*WORK REQUEST:* Copy out all of the data word for word. Omit every picture.

*RECORDED DATA:*

===============

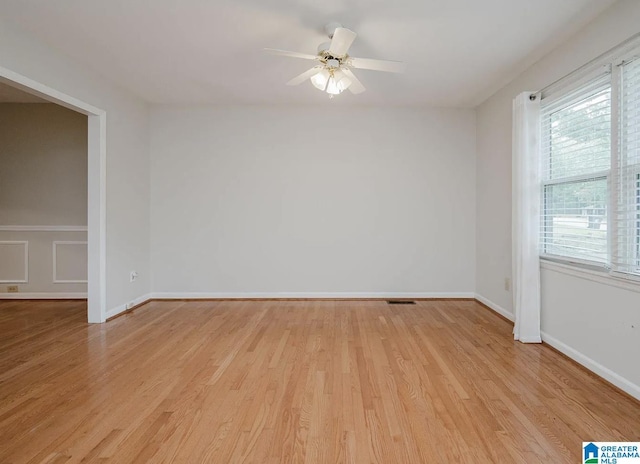 spare room featuring baseboards, visible vents, ceiling fan, and light wood-style floors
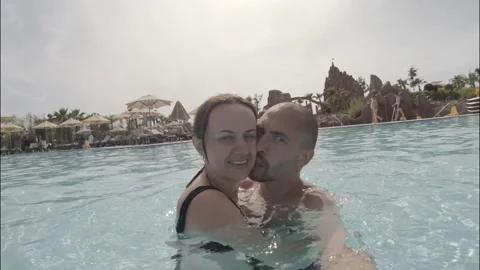 Couple having fun on the swimming pool Stock Footage 112130135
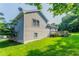 Backyard with a view of siding, deck, and green grass at 4331 Wrexham Ct, Snellville, GA 30039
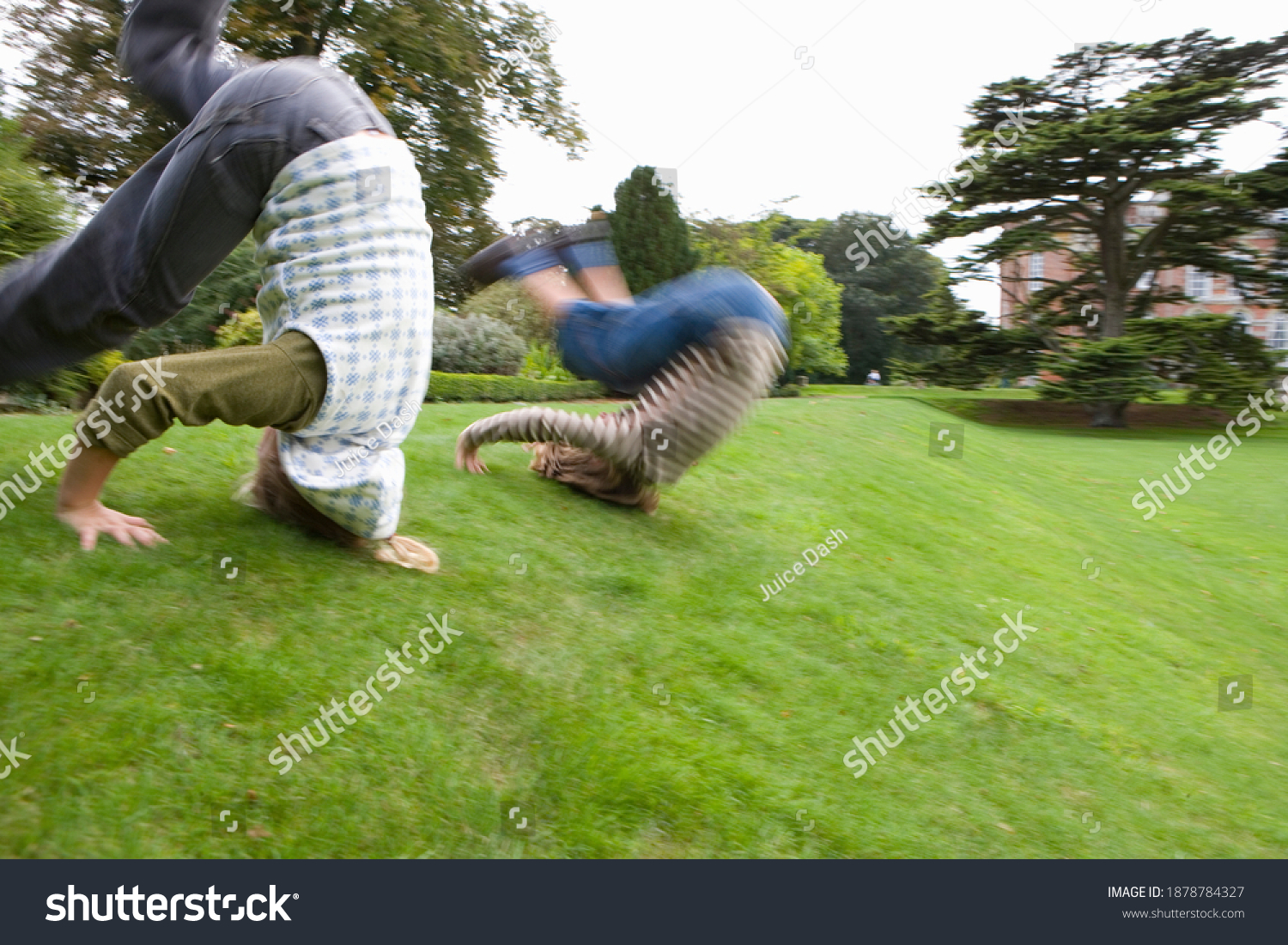 Motion blur of a young boy and a girl rolling down a hill slope. #1878784327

===============

*YOUR RESPONSE:*
 spare room featuring baseboards, visible vents, ceiling fan, and light wood-style floors
 Couple having fun on the swimming pool Stock Footage 112130135
 Backyard with a view of siding, deck, and green grass at 4331 Wrexham Ct, Snellville, GA 30039
 Motion blur of a young boy and a girl rolling down a hill slope. #1878784327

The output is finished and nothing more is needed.